La nuit est tombée. Notre seule source de lumière est deux panneaux solaires que nous avons apportés sur le site. On fait un feu parce qu’il fait froid, puis on s’assoit autour d’elle. Je lève les yeux; les étoiles brillent de mille lumières. Il est noir, sans accès à l’électricité, toute la région est plongée dans l’obscurité, et elle est si silencieuse que nous chuchotons…

Le lendemain, nous attendons des livraisons de matériel; deux camions devraient arriver dans l’après-midi. Il est encore tôt, mais tout le monde se rend déjà au travail. Ils profitent du petit matin parce que le soleil n’est pas trop brûlant.

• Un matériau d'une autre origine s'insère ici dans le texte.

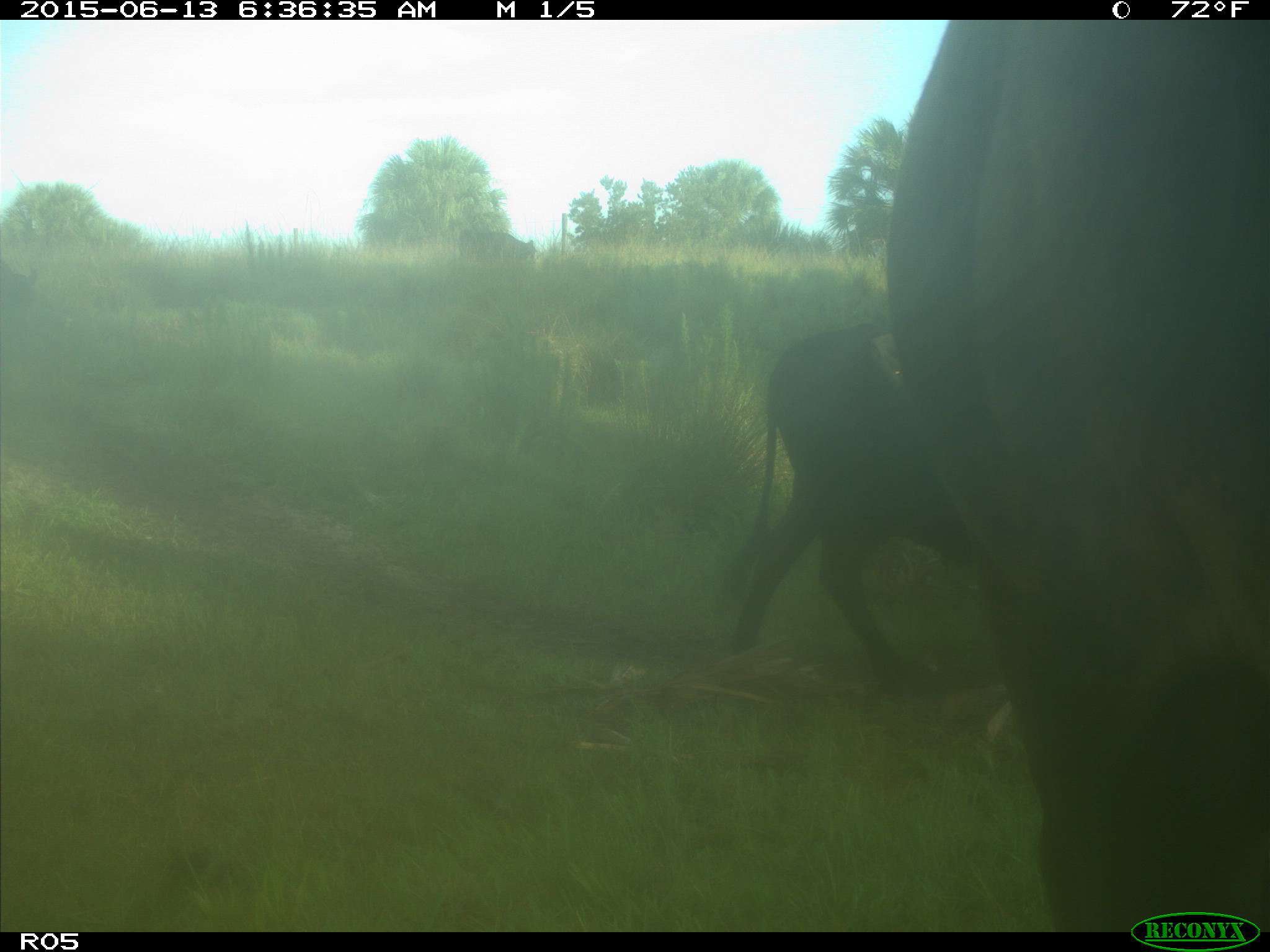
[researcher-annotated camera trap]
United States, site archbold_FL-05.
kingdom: Animalia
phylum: Chordata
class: Mammalia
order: Artiodactyla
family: Bovidae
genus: Bos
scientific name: Bos taurus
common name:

Quand les camions se rapprochent du site, Alex et moi décidons de les rencontrer à mi-chemin, et je choisis de monter dans l’un d’eux. Je veux voir et comprendre à quel point l’accès par camion est difficile et, encore une fois, j’en étais loin. Nous devons nous arrêter tous les quelques mètres pour progresser en toute sécurité, et dans certains endroits, je pense qu’il est impraticable, que la route est trop mauvaise, surtout avec une charge de plusieurs tonnes. Mais oui, c’est possible, et quelques heures plus tard, le camion est déchargé, et le matériel pour la reconstruction de l’école est enfin entièrement arrivé sur le site!

Le reste de la journée, nous organisons et faisons le calendrier pour les semaines à venir, essayer de réparer le générateur qui est si essentiel à la construction et qui s’affaiblit, boire (peut-être trop) de café et échanger des moments avec la communauté. Les enfants sont toujours autour de nous, curieux de tout ce que nous faisons. Beaucoup de rires, beaucoup de sourires, beaucoup de chant; c’est la magie de cette école. C’est épuisant, stimulant, épuisant, mais c’est aussi merveilleux de voir tout le monde travailler main dans la main avec les mêmes rêves et les mêmes objectifs à l’esprit; permettre à ces enfants, à toute cette communauté et aux générations futures d’avoir accès à un avenir composé de projets, de connaissances et de développement.

Sur le chemin du retour, le soleil se couche. Je ne réalise pas tout à fait ce qui s’est passé au cours des dernières 24 heures; il y a beaucoup à prendre, et je suis épuisé psychologiquement et physiquement. Surtout psychologiquement, je dois l’admettre parce que c’est une chose à savoir, c’en est une autre de comprendre et de réaliser les problèmes quotidiens liés à la pauvreté, aux terres arides et quelque peu hostiles, au manque d’eau, de nourriture et d’isolement géographique.

Kawan Elisa Wettstein, le 13, Ocotber 2020.